There were enough staff on duty during both days of inspection in line with staffing levels. People were observed to have their 1-1 staff as stated. People using the service received support as needed and required. We were not assured there were sufficient waking night staff on duty to meet people’s needs, particularly if they became anxious or distressed if the event of an emergency situation occurring and be able to support people safely. For a person at risk of developing pressure ulcers, preventative measures such as regular repositioning and changing of incontinence aids required to be undertaken by 2 members of staff were unable to be carried out due to the service only having 1 waking member of night staff on duty.

People and their relatives told us there were enough staff to meet their needs. One person told us, “There are always staff present at Beacon House,” and was aware there were both permanent and agency staff deployed to the service. One relative said, “there seem to be enough staff, although I do not think they do much with [Name], they appear to be kind.”

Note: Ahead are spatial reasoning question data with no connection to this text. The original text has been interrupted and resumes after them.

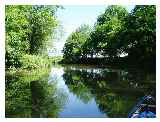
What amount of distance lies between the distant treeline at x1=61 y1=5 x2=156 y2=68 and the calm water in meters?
0.32

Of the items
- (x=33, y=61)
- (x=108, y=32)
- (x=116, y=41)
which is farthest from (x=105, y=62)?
(x=33, y=61)

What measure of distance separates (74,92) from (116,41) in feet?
4.27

The Care Coordinator confirmed on the first day of inspection the staffing levels at the service. This was also confirmed as accurate by the registered manager. Two staff spoken with on the second day of inspection confirmed the staffing levels at the service. The registered manager advised there is an on-call system in place, and this is shared between 6 people [management team and 2 team leaders] and this is rotated 3 days on and off. The registered manager told us they were currently recruiting and have recruited 1 full time member of staff who is due to commence in post. The service uses regular agency staff at the moment to support with sickness and gaps in the rota. People who use the service received allocated 1-1 staffing throughout the day. The Care Coordinator stated the 1-1 hours are for personal care, enabling people to access the community and attendance with healthcare appointments and assistance with daily living tasks.

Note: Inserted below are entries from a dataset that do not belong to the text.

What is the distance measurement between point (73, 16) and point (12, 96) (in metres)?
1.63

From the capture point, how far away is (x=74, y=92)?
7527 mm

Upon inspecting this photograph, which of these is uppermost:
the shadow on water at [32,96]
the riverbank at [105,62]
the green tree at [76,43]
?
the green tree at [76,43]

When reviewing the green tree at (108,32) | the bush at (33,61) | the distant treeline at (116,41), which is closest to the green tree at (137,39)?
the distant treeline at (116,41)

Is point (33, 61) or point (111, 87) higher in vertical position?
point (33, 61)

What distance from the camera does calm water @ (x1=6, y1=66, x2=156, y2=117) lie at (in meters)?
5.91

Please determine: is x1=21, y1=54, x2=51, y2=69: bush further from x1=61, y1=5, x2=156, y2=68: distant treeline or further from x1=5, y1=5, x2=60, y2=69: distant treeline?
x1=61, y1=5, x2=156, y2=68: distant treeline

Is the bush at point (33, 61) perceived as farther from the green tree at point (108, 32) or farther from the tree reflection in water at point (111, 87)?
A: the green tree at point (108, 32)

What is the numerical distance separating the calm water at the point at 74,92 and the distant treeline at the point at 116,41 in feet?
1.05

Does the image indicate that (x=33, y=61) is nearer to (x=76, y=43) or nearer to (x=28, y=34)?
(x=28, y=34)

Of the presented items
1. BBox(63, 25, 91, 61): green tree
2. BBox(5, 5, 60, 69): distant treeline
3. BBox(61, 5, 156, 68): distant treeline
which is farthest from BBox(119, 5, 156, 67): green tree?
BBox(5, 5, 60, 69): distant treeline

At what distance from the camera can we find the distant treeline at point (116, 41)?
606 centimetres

Infection prevention and control

Score: 3

We did not look at Infection prevention and control during this assessment. The score for this quality statement is based on the previous rating for Safe.

Medicines optimisation

Score: 3

The registered manager confirmed the number of staff administering medicines to people using the service. We found not all staff had up to date medicines training and competencies in place. The deputy manager advised staff competency checks should be carried out annually, however we found of the 7 staff administering medicines to people, 4 had no competency assessments in place, 1 had their last competency assessment undertaken in January 2022 and 2 staff required either additional support or training which could not be evidenced at the time of our assessment.

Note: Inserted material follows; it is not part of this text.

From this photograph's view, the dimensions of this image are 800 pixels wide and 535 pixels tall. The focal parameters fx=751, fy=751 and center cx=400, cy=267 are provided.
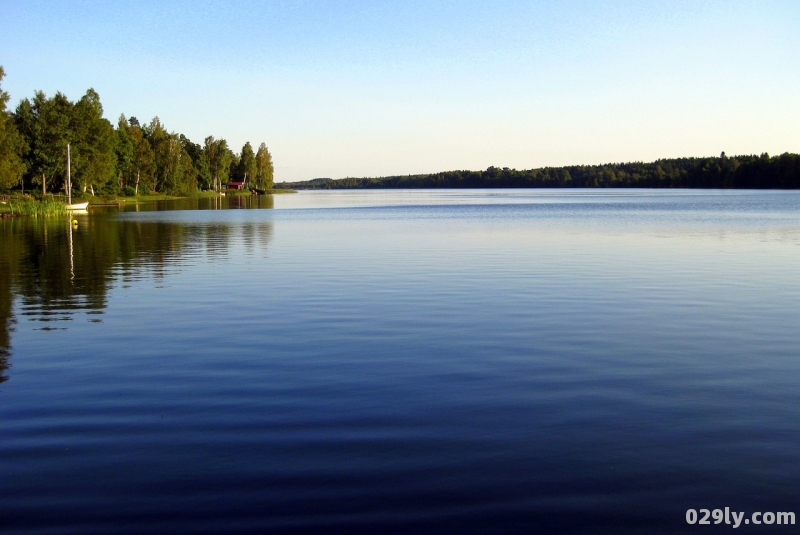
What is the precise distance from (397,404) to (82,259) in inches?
896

The Medicines Administration Records [MAR] for each person were viewed for the period 8 January 2024 to 4 February 2024 inclusive. Each person had a medication profile detailing allergies and their preferred method for taking their medicines, for example, from the pot with a glass of water or their medicines being placed on a spoon. There were no unexplained gaps noted on the MAR forms. PRN protocols in place for ‘as required’ medicines were signed by the GP. We found no evidence for people who could be distressed and anxious and who required medicines to manage their behaviours were being inappropriately controlled by these. People’s medicine counts reconciled when checked, and records showed people received periodic medication reviews by the GP and/or consultant psychiatrist. Regular monthly auditing of people’s medicines had been carried out and actions taken when required.

People we spoke with confirmed they received their medicines as they should. However, 1 person told us staff who administered their morning medicines, often woke them up too early and they did not like this. During the inspection the person relayed this information to the deputy manager, the deputy manager was asked by the inspector to review this with the persons GP at the earliest opportunity.